The Magnate's Marriage Merger
Page 7
So she watched the petals of the peach-colored lilies tremble in her bouquet while the justice of the peace made their temporary marriage official. She’d barely had time to think since agreeing to all this, from moving into the luxury penthouse suite of Ian’s hotel to explaining her upcoming nuptials to Kinley and doing her job for the Foxfire after Ian had officially disclosed their relationship to Jeremy Singer. Since that last heated kiss on the beach, Ian hadn’t pressed for further physical intimacy, which didn’t surprise her since they’d agreed she would set the pace.
And yet, had he thought about those electric moments in the cabana as often as she had? Knowing that another kiss awaited them today—their wedding day—only added to the butterflies in her stomach as the judge made their marriage official. This time, however, things wouldn’t spiral out of control the way they had at the beach. For one thing, she was prepared this time.
For another, there were witnesses, for crying out loud. Strangers, perhaps, but legal witnesses nevertheless.
As Lydia peered up into Ian’s blue eyes and the rest of the world seemed to disappear, she acknowledged that he had the power to make her completely forget herself. It was why she’d need to be very careful during the next twelve months or she would lose her heart to him all over again. Because no matter how much her body responded to the chemistry they generated, her head understood that Ian would always put the McNeills—the family and the business bearing their name—before her.
Ian was impeccably dressed in a custom-tailored H. Huntsman two-button gray silk suit, a white shirt with an ivory silk tie and a pocket square that took the outfit to another level of formal. She had to admit his tailor was correct in suggesting the outfits—their wedding photo snapped by the secretary out front was bound to be beautiful. For a wistful moment, Lydia wished she had Kinley with her to share what was normally a momentous occasion in a woman’s life. But in the end, she’d thought it was best to simply keep the nuptials quiet until the marriage was a fait accompli since Lydia’s mother would have been the first to insinuate herself into the media coverage.

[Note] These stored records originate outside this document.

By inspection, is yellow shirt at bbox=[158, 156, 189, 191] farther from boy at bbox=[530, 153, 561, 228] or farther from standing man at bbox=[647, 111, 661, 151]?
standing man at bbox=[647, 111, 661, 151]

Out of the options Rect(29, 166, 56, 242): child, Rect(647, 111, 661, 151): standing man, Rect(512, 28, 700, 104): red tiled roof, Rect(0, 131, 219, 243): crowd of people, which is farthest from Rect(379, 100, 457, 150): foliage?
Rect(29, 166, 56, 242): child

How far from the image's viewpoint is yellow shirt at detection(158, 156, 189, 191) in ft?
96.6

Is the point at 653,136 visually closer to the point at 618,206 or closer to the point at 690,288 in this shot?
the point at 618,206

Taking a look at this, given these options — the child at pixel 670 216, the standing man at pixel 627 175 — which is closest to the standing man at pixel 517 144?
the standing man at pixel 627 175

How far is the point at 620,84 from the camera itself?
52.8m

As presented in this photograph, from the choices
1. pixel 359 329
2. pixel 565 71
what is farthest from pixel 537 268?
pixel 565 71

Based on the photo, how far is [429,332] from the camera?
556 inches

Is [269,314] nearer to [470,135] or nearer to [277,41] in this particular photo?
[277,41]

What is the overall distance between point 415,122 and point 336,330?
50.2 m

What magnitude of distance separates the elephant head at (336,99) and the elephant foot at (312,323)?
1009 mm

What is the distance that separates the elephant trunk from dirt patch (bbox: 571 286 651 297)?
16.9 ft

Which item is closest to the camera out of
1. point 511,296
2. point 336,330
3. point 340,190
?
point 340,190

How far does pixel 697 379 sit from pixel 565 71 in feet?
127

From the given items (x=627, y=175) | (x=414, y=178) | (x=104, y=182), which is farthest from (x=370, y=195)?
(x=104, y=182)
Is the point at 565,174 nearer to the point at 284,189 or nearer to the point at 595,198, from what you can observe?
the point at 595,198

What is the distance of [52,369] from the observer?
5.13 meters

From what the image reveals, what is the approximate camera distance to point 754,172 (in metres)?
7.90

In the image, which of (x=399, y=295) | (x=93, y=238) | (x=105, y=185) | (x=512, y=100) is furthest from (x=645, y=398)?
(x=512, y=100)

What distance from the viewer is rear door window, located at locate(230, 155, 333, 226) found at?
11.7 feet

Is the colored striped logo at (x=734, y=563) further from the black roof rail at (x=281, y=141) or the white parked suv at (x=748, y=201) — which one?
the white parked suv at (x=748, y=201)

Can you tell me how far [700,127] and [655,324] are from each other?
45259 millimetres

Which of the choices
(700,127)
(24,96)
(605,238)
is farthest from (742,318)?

“And now for the presentation of the rings,” the justice of the peace announced, startling Lydia from her reverie and inducing a moment of panic.
Ian had said he’d take care of that. Had he remembered?
But he was already producing platinum bands. One was plain and masculine with some kind of etching. The other had a square yellow diamond in a cushion-cut setting that made her gasp out loud. The clerk continued, prompting them to repeat after him the standard vows from the simplest ceremony offered. Lydia repeated the words, hoping she wasn’t making a colossal mistake, as she slid Ian’s ring onto his finger and accepted the gorgeous canary sparkler on her own hand.
“I now declare you man and wife,” the justice of the peace intoned, closing the black leather book he read from and shuffling it to one side of the polished oak desk behind him. “You may kiss your bride.”
Lydia couldn’t have said which idea provided the greater shock to her system. That she was now Ian’s wife? Or that his lips were about to covers hers again?
She saw the glow of possessive fire in her groom’s eyes—or maybe she just felt the answering fire in her blood. Either way, her heart rate increased to double-time and the silk bodice of her gown seemed to shrink, cutting off her air as she held her breath for a suspended moment.
When Ian dipped closer, however, he merely brushed his lips along her cheek and whispered in her ear.
“I’m banking the real kiss for later,” he promised, the deep timbre of his voice smoking over her skin and calling to mind heated scenarios she felt sure no proper bride would be dreaming about at the altar.
Or, in this case, at the courthouse desk.
Off-kilter from that whispered vow and her new marital status, Lydia smiled woodenly for another photo as Ian finished their business and took copies of their paperwork. They didn’t speak again until they left the courtroom and their words wouldn’t be overheard.
“Congratulations, Mrs. McNeill,” Ian told her as he took her hand and led her from the building out into the heat of a Miami afternoon.
They’d traveled inland and north of the city for the courthouse visit, but Lydia hadn’t paid much attention to their surroundings that morning when they’d parked the car. She’d been too nervous. Now she felt even more on edge thinking about Ian’s plan to bank that kiss.
She lowered her nose to the bouquet of lilies and roses and inhaled the fresh fragrance to soothe her nerves.
“Congratulations to us both. We’ve fooled the world into thinking we are in love for the sake of our personal objectives.” She hadn’t meant to taint the day with the bitterness she felt since it would be easier to simply coast along like none of this was getting to her.
But something about the dress and the beautiful diamond now on her hand—all the trappings of a real wedding—had gotten under her skin.
“We’ve merely set aside our differences to help one another.” He waved over a dark luxury SUV that was not the vehicle they’d arrived in. “Let’s celebrate the occasion, shall we?”
Lydia’s silk kitten heels skidded on the pavement as she halted. Ian slowed his step to take her elbow. Steady her.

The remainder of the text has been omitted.